= WHAT YOU SHOULD DO =
Print exactly, and only, the lines running from the line containing "What is the distance from" through the end of the records below.

━━━ GIVEN INFORMATION ━━━

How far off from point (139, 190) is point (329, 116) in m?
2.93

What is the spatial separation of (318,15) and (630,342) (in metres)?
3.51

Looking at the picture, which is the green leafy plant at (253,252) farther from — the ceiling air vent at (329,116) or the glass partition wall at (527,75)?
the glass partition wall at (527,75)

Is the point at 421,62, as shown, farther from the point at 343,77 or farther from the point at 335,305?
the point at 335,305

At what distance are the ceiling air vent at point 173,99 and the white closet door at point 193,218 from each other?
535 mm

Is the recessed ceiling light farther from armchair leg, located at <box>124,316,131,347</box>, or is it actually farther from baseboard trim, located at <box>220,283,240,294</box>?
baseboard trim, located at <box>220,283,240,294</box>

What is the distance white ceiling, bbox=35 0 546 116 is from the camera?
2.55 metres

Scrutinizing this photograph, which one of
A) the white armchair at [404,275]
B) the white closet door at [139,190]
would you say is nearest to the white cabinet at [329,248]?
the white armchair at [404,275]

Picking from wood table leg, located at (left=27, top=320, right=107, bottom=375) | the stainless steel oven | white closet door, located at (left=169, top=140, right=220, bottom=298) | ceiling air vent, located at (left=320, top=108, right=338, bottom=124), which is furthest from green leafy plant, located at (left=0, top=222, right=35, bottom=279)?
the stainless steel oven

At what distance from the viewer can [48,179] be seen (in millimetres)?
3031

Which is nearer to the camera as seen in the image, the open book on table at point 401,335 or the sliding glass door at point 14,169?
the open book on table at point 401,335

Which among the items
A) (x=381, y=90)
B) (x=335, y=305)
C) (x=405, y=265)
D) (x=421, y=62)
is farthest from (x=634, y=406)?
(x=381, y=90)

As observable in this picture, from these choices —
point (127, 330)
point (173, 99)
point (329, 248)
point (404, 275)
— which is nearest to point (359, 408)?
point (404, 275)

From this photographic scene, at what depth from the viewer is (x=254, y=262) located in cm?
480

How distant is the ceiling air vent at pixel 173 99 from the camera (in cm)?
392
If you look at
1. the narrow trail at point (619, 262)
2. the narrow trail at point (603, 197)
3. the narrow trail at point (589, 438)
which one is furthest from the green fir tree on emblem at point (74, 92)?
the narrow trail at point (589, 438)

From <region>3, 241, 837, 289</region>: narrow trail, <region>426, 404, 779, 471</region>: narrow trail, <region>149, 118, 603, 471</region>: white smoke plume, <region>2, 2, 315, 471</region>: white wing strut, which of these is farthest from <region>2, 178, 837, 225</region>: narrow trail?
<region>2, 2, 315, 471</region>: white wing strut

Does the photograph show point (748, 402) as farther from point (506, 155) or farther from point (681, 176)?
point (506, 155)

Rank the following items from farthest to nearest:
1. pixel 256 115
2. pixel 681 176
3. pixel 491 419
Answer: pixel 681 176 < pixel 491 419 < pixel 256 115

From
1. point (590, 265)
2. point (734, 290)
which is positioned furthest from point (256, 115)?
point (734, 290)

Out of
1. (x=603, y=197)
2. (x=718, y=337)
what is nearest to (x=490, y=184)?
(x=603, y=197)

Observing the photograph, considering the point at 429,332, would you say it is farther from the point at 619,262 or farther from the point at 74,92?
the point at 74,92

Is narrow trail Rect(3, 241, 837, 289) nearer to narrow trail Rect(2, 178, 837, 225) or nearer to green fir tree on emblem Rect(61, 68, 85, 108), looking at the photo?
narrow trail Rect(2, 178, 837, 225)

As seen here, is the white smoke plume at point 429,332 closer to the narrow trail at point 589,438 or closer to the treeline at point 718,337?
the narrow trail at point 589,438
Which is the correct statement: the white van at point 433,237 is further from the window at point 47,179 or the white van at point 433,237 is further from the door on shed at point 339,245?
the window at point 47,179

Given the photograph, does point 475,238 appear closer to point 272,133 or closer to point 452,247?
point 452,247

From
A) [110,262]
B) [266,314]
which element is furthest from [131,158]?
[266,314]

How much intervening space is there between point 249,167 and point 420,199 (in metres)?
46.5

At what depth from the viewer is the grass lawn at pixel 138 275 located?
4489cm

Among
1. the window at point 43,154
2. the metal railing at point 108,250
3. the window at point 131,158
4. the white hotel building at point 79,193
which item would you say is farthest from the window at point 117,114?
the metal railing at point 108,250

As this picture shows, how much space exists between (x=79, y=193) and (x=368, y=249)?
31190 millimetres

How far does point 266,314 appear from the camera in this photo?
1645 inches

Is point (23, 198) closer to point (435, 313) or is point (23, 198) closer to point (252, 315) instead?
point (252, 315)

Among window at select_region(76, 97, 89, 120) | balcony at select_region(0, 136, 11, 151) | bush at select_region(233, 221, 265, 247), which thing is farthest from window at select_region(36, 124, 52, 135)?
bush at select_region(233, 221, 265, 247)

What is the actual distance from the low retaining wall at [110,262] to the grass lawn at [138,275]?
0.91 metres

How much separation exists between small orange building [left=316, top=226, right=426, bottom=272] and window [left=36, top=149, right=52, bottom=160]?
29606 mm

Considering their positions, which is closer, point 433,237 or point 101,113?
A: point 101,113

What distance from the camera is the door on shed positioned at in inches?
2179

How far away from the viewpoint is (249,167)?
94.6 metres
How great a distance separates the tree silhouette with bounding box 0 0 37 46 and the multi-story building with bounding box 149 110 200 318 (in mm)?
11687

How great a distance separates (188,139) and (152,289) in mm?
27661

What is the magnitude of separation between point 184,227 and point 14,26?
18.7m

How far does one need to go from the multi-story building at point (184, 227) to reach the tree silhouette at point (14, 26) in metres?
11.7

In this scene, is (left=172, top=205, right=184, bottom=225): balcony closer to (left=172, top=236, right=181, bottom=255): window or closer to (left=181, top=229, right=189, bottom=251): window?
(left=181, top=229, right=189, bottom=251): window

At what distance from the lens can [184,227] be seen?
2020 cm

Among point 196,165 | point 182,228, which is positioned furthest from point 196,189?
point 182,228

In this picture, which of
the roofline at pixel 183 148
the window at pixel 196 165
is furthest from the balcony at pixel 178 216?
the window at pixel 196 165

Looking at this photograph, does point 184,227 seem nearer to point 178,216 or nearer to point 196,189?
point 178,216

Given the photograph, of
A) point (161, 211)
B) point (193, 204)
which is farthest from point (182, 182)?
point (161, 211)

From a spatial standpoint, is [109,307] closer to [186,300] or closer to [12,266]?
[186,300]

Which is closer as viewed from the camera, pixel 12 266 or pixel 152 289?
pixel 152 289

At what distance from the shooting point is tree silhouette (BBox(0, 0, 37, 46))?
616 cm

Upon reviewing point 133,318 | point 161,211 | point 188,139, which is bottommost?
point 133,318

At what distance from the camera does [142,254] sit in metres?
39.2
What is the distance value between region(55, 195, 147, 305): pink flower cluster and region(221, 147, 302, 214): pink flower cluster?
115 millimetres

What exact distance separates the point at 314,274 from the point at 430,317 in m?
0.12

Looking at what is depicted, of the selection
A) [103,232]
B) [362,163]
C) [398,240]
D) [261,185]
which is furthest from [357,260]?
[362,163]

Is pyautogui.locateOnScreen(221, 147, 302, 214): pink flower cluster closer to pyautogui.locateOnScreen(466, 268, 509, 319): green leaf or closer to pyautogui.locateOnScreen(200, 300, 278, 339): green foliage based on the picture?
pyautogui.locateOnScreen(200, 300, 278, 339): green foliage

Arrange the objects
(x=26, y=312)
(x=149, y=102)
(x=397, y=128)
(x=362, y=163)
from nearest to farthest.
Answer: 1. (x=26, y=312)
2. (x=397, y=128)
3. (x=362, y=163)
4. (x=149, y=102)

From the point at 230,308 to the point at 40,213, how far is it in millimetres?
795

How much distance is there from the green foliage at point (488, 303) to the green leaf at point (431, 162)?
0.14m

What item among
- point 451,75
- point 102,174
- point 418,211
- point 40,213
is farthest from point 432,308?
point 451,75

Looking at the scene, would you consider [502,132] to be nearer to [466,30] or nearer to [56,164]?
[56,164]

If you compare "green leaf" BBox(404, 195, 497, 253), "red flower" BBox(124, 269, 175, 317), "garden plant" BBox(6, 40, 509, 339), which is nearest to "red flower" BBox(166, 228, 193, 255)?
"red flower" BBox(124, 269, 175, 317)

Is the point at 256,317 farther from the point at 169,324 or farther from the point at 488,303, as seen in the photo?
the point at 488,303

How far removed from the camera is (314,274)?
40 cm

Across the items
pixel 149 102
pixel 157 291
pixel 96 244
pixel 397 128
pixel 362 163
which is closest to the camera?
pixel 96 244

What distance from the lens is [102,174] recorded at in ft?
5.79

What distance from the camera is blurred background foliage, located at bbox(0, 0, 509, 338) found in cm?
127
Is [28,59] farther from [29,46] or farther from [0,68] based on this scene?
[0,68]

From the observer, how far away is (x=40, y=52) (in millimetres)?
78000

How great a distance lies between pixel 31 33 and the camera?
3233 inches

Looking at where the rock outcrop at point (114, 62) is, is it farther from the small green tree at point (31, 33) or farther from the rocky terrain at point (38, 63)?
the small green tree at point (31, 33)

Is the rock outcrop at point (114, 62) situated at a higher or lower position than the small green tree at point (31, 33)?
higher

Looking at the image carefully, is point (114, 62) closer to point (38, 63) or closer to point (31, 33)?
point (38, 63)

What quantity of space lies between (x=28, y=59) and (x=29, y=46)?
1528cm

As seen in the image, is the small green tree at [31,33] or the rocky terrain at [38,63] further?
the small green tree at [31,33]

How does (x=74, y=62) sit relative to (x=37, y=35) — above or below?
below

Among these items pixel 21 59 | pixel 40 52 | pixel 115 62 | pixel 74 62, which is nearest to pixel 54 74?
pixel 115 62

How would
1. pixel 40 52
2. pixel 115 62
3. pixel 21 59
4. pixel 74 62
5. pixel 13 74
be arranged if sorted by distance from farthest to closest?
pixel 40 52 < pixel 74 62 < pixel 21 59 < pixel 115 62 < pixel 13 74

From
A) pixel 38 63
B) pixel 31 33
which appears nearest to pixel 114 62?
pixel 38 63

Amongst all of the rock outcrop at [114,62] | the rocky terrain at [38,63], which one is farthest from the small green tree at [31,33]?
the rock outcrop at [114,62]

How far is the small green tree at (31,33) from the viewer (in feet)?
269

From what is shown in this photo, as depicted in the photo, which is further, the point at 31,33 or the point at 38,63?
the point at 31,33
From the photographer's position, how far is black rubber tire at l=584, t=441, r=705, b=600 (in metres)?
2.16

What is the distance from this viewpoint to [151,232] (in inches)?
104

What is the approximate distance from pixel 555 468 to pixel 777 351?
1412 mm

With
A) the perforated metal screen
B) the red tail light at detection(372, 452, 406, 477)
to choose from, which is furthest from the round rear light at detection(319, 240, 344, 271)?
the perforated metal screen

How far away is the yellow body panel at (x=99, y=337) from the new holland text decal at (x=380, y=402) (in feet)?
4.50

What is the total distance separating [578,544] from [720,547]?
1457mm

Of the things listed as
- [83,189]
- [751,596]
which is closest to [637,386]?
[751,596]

━━━

= FINISHED EXERCISE =
What is the distance from this viewpoint to [151,232] (in inches)?
104

What is the approximate distance from pixel 555 468 to pixel 777 351?
1412 mm

With
A) the perforated metal screen
B) the red tail light at detection(372, 452, 406, 477)
to choose from, which is furthest from the round rear light at detection(319, 240, 344, 271)?
the perforated metal screen

How far away is the yellow body panel at (x=99, y=337) from the new holland text decal at (x=380, y=402) (in feet)?
4.50

What is the total distance separating [578,544] from [720,547]?
1457mm

Of the things listed as
- [83,189]
- [751,596]
which is closest to [637,386]?
[751,596]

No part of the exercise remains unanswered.